### Work task A:
In the family bike-ride passage, who does most of the work of pulling the bikes out after winter?
### Work task B:
Decide whether each statement agrees with the family bike-ride passage, answering yes or no and quoting the deciding words: (i) The family had been on vacation for the last two weeks. (ii) Every rider is given the same kind of bike. (iii) The ride took place on an autumn evening.
### Work task C:
Pick up the family bike-ride passage after its final sentence and keep writing it.

### Excerpt provided:
:::
Essential takeaway: Some hills are really hard!
My family has been on vacation the last two weeks. On one of our beautiful spring mornings, we decided to go for a longer distance bike ride. Pulling the bikes out after winter requires some work, mostly from my husband. Flat tires, broken chains, adjusting seats for growing children, and finding the right sized helmets are all part of the preparation. Plans are made of where we will ride, keeping in mind the ability of each rider. Every bike rider is given a bike based on age, size, and their skills as a rider. After spending more time than we want focusing on preparation, we are finally able to set out on the bike ride.
:::
### Supplied entries:
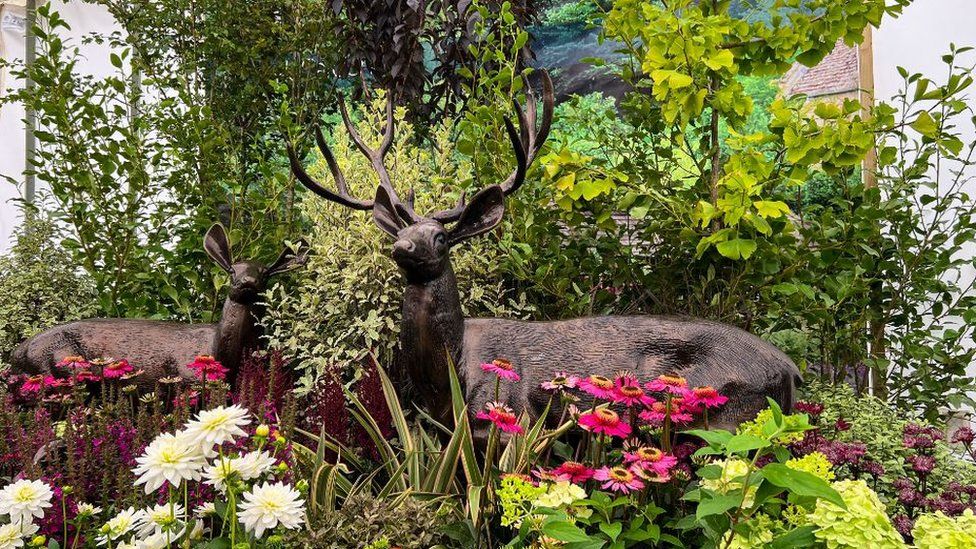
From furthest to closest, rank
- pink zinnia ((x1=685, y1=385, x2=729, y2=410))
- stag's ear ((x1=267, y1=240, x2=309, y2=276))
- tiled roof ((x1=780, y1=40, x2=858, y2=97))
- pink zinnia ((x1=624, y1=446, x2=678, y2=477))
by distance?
tiled roof ((x1=780, y1=40, x2=858, y2=97)) < stag's ear ((x1=267, y1=240, x2=309, y2=276)) < pink zinnia ((x1=685, y1=385, x2=729, y2=410)) < pink zinnia ((x1=624, y1=446, x2=678, y2=477))

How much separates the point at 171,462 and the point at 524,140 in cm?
182

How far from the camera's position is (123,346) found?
2986 millimetres

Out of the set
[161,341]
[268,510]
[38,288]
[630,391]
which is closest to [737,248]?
[630,391]

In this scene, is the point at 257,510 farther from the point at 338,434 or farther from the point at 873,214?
the point at 873,214

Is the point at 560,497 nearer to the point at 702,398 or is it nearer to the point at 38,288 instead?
the point at 702,398

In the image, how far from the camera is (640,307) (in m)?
3.10

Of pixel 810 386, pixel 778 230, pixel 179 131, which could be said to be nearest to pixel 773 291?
pixel 778 230

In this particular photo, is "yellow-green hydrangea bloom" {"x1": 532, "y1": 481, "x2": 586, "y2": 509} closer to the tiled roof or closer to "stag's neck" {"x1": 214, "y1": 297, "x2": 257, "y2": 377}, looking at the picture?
"stag's neck" {"x1": 214, "y1": 297, "x2": 257, "y2": 377}

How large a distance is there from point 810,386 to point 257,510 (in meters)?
2.30

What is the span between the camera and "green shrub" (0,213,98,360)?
351 centimetres

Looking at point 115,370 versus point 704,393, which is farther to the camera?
point 115,370

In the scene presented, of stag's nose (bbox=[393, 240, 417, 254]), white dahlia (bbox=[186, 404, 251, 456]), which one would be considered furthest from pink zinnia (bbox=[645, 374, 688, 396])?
white dahlia (bbox=[186, 404, 251, 456])

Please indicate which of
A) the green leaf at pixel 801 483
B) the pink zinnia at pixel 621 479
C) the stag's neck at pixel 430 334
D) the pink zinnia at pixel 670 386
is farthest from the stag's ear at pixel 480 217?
the green leaf at pixel 801 483

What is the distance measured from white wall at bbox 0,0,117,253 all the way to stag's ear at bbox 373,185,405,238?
4.22 meters
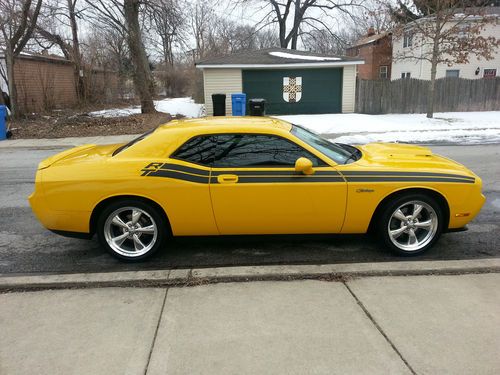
:::
### Answer box A:
The writer's husband.

### Answer box B:
(i) Yes: "My family has been on vacation the last two weeks."
(ii) No: "Every bike rider is given a bike based on age, size, and their skills as a rider."
(iii) No: "On one of our beautiful spring mornings, we decided to go for a longer distance bike ride."

### Answer box C:
My nephew was designated leader because he was familiar with the path. The rest of our group set out trusting and following him. I stayed toward the back of the group with my 8 year old, the youngest of our group. This was only the second time she has done a longer bike ride on her own bicycle. I watched as her excitement and anticipation of the ride quickly turned to frustration and sadness because of the difficulty of the trail. The hills were steep. Her bike was smaller than all of the others. She was just learning how to use the gears to make the ride easier, but was struggling with knowing when and how to change the gears. Several times she needed to stop to catch her breath and at one point she stopped her bike and stood at the side of the path sobbing because “it’s too hard! I can’t keep going!” The rest of the group patiently waited with her, let her set the pace, and encouraged her along. Finally at the end of the ride, as she came up the last hill, all those in our group were cheering her on and encouraging her to finish. Toward the end of the ride, I did something dumb and slammed my knee into the bar of my bike. Sometimes, biking can be dangerous as well as hard!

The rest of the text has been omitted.